2. Strengthened Disclosure Framework for Not-for-Profit Organisations (Regulation 91C)
- Annual Disclosures: Financial disclosures to be filed with the Social Stock Exchange by 31 October or the due date of income-tax return filing, whichever is later and Non-financial disclosures (covering qualitative and social impact parameters) to be submitted within 60 days of financial year-end.
- This amendment aligns NPO disclosure timelines with statutory tax filing requirements, ensuring greater synchronisation between financial reporting and regulatory compliance.
3. Enhanced Impact Reporting for Social Enterprises (Regulation 91E)
- Under the amended Regulation 91E, SEBI has introduced enhanced impact reporting requirements for social enterprises. The terminology has been updated to replace the word “Firm” with “Organization” for consistency. Impact assessments must now be carried out by Social Impact Assessors in respect of listed projects, while non-listed projects may be self-certified.
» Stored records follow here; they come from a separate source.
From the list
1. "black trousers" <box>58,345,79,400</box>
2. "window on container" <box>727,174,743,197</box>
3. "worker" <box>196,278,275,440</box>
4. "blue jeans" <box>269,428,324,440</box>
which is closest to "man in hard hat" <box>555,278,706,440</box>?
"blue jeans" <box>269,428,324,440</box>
- In addition, annual impact reports are required to demonstrate that at least two-thirds (67%) of the programme expenditure in the preceding financial year resulted in measurable social impact. Social enterprises registered on a Social Stock Exchange but not raising funds are still required to submit self-certified annual impact reports. Further, Not-for-Profit Organisations registered on a Social Stock Exchange but failing to raise funds must, within two years of registration, have at least one listed project; otherwise, their registration will lapse.
- These provisions tighten accountability for entities accessing the Social Stock Exchange, ensuring that registration is tied to genuine fundraising and measurable outcomes, while discouraging passive or non-compliant registration.
4. Omission of Certain Provisos in Schedule VII
- Specific provisos under Clause B of Schedule VII have been omitted, simplifying disclosure requirements and removing exceptions that previously diluted compliance obligations.
- The removal of carve-outs reflects SEBI’s intent to ensure uniform disclosure standards without exemptions that could undermine transparency.
Broader Context
These amendments must be viewed against SEBI’s broader regulatory trajectory:
- Dematerialisation Push: Since 2018, SEBI has progressively mandated dematerialisation of securities to eliminate paper-based risks. The present amendment closes residual gaps relating to corporate actions.
- Social Stock Exchange Evolution: Introduced in 2020 and operationalised in 2022, the Social Stock Exchange framework aims to mobilise capital for social enterprises. The 2025 amendments reflect SEBI’s response to practical challenges, particularly, the need to ensure active fundraising, credible impact measurement, and avoidance of dormant registrations.
Conclusion
The Third Amendment Regulations, 2025 significantly strengthen the compliance landscape under the LODR Regulations. Listed entities must ensure strict adherence to the dematerialisation mandate, while NPOs and social enterprises operating on Social Stock Exchanges must recalibrate their disclosure practices, impact assessment mechanisms, and fundraising strategies.
For market participants, these amendments reflect SEBI’s clear focus on investor protection, transparency, and accountability. Entities should strengthen their compliance frameworks, work closely with depositories and impact assessors, and revisit project structures to ensure full alignment with the enhanced regulatory requirements.